[Supplied text — start]

Upgrading to Ubuntu 20, *how* to back up?
Peter Flynn
peter at silmaril.ie
Sat Apr 25 21:03:01 UTC 2020
On 25/04/2020 21:22, Colin Law wrote:
[...]
> The recommendation is to backup the whole system, at least that is how
> I read it. Whether it is a sensible recommendation I am not sure.
In general, yes, it would always be a good idea to have a backup of the
entire system, but in practice — for the normal end-user — this is
overkill.
Firstly because the "normal end-user" probably doesn't store anything in
the system directories, only in /home/<name>; and secondly because if
you are upgrading to a higher version, the contents of the system
directories will not be relevant as it will all be recreated anew.
The only time you might need the system backup is when you want to
restore to the earlier version of the operating system that you backed
up, but the easiest way to do that is just install it afresh.
The big IFF is for people who are *not* "normal end-users". If you have
used admin privs (sudo) to modify the system installation, perhaps
editing system-wide config files, then you are on your way to becoming a
systems administrator, and you will (of course) have kept a notebook
detailing all the changes you have made, so that they can be tested and
reapplied if necessary on a new system :-)

[Supplied text — finish]
[Provided records — start]

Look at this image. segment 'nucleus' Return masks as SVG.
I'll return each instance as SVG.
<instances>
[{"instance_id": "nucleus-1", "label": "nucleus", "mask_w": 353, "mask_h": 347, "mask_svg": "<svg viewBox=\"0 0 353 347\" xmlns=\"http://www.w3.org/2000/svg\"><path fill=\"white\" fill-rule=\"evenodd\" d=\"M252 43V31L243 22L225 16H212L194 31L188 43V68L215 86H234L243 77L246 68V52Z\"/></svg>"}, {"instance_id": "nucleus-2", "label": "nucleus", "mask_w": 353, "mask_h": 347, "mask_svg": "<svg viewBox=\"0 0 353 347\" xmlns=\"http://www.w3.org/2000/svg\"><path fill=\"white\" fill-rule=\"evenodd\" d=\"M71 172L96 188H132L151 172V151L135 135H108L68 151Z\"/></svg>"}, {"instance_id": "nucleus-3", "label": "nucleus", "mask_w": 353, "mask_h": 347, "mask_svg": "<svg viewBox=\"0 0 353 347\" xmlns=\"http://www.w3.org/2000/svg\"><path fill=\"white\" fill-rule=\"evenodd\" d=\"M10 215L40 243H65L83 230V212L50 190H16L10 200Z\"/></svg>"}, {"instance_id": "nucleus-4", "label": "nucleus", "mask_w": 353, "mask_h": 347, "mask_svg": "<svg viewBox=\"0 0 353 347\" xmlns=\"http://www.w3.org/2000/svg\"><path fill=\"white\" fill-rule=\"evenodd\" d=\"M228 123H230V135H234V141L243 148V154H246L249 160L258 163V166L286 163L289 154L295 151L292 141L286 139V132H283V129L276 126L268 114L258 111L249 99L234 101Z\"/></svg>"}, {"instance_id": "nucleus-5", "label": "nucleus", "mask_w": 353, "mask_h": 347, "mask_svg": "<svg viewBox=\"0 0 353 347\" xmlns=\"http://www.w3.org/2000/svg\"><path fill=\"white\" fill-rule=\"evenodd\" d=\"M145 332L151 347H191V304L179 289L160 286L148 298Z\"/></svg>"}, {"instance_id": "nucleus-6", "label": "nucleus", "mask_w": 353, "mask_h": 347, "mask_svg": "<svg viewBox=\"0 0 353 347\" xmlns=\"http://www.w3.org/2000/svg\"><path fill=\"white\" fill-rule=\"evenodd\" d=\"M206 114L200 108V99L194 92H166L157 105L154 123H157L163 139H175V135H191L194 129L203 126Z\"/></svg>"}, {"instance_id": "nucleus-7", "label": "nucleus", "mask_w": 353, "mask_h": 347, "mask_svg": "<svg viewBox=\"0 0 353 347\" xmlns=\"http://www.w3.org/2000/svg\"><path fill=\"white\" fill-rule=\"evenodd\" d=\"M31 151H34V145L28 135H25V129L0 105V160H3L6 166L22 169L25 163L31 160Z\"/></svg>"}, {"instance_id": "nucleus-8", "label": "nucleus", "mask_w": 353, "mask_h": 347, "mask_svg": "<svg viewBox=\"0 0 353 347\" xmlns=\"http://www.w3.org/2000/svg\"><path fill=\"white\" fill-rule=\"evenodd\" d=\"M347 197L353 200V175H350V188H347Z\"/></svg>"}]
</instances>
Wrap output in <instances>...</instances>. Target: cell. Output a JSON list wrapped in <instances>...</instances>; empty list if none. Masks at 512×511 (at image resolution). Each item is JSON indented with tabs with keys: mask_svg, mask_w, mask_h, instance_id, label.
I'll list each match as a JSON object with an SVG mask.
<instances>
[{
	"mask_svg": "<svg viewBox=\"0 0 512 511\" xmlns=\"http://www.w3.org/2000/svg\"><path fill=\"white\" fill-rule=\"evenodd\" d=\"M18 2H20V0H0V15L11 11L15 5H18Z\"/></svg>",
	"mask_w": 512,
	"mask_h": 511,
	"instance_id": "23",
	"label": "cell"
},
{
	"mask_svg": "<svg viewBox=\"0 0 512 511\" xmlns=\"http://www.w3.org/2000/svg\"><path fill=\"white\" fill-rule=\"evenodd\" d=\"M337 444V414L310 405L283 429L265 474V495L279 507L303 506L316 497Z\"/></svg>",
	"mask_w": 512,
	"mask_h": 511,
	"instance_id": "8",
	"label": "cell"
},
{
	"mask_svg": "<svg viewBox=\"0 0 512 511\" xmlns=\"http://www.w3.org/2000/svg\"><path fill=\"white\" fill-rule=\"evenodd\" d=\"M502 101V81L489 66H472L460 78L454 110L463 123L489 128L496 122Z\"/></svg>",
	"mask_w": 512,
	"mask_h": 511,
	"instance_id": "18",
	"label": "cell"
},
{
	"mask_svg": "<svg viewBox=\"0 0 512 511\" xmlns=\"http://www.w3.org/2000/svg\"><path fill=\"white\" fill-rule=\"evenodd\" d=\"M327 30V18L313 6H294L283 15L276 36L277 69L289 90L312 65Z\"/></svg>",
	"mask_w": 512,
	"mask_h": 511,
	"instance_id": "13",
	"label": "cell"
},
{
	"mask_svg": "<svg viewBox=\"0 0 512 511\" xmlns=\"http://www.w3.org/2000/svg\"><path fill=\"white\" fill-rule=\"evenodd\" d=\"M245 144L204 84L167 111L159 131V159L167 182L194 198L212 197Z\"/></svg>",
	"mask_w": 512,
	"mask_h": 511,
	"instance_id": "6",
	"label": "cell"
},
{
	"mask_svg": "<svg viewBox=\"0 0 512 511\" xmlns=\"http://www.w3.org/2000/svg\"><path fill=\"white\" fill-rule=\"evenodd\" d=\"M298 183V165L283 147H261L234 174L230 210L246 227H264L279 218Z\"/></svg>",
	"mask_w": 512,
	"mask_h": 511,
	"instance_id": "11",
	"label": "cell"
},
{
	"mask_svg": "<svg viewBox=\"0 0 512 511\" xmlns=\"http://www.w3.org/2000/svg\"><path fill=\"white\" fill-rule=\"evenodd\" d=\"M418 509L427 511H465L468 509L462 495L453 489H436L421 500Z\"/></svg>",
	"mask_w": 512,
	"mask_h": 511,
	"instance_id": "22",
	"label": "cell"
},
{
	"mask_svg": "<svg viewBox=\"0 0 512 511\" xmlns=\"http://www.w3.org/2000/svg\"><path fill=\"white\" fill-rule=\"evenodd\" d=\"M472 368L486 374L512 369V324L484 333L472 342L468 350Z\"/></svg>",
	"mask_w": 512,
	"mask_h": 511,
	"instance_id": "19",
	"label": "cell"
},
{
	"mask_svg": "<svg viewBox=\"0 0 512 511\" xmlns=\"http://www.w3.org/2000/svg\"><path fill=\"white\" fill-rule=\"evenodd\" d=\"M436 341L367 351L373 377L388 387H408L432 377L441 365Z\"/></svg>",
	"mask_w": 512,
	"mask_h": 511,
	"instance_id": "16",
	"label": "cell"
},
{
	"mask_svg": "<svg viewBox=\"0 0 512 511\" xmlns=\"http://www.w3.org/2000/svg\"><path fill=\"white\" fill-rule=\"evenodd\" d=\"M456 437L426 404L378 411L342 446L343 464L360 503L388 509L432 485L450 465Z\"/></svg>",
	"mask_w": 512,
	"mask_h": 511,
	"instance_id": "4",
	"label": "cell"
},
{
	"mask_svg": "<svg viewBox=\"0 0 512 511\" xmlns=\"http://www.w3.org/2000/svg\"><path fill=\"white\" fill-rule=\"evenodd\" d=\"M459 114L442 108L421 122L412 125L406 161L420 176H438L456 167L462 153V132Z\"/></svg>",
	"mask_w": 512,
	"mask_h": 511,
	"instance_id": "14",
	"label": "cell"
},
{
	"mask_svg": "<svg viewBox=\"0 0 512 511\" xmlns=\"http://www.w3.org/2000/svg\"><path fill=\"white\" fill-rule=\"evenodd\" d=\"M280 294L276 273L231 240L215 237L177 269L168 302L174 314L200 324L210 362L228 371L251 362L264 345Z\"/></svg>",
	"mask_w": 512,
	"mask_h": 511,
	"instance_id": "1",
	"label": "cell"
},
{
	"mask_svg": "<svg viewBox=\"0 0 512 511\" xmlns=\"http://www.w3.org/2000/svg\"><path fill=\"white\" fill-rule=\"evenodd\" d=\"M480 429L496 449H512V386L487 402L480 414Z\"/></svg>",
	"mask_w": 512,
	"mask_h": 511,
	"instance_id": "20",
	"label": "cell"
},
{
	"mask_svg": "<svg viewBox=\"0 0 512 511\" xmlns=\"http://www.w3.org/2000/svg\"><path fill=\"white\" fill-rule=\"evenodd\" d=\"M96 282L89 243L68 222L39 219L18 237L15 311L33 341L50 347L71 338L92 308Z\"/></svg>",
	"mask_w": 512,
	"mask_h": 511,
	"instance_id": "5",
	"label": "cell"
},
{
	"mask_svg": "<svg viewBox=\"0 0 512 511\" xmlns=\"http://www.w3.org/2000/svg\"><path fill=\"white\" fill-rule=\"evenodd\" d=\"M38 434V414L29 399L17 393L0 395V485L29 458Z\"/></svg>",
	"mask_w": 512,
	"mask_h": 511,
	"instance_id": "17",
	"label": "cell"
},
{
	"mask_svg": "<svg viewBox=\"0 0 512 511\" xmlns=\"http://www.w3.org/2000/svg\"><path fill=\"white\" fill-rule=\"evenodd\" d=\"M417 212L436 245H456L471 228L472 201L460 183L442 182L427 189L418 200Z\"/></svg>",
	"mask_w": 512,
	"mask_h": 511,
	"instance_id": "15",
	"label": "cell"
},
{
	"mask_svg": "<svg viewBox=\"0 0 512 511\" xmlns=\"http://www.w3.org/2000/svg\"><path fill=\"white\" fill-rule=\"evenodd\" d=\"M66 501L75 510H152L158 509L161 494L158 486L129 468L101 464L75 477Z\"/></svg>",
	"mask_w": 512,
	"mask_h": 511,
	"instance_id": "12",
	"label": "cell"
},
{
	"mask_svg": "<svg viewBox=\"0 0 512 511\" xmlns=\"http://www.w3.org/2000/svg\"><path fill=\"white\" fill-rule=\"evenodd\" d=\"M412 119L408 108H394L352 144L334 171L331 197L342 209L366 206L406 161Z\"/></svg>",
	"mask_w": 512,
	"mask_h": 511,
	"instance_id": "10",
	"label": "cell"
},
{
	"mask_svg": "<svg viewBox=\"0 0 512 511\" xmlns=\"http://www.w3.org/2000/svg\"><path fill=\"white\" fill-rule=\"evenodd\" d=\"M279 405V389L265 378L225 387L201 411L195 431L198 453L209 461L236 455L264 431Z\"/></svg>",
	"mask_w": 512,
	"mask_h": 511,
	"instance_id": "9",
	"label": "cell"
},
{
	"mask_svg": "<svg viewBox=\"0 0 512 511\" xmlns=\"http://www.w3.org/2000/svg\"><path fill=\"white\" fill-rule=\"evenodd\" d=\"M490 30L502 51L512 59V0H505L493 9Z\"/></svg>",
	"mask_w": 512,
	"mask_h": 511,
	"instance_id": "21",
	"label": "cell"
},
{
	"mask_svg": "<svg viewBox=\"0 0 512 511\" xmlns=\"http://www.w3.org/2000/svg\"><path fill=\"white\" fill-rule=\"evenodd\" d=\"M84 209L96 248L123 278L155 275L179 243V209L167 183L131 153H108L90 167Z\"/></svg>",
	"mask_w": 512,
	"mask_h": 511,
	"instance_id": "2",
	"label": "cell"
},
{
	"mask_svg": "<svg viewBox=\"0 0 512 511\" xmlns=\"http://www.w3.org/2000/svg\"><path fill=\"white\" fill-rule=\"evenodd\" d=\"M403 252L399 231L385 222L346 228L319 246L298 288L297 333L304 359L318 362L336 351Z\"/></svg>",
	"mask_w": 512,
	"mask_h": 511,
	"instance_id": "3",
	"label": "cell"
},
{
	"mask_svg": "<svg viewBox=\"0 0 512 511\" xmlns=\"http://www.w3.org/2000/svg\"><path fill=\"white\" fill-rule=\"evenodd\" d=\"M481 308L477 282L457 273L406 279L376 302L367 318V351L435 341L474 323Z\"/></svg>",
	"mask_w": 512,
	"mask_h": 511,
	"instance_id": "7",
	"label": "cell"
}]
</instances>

[Provided records — finish]

- _Study questions_:
1/ Repeat the part of the Ubuntu backup post running from "Firstly because the" down to "install it afresh.", word for word.
2/ Pick up the Ubuntu backup post after its last sentence and write the next part.

- _Numbered answers_:
1/
Firstly because the "normal end-user" probably doesn't store anything in
the system directories, only in /home/<name>; and secondly because if
you are upgrading to a higher version, the contents of the system
directories will not be relevant as it will all be recreated anew.
The only time you might need the system backup is when you want to
restore to the earlier version of the operating system that you backed
up, but the easiest way to do that is just install it afresh.

2/
So the test is: have you made changes outside /home/<name> that you want
to carry forward to a new system? Do you know what those changes are,
and when and where they were made?
If you want to do a system-wide backup it's very easy using a tool like
rsync to copy everything except the mount-point where your external USB
drive is attached. Copying it back in the case of wanting to revert is
much harder, because you risk overwriting the executing system (which
you want to do, of course, but not while it's executing!). This is where
a specifically-designed backup tool is needed (like timeshift).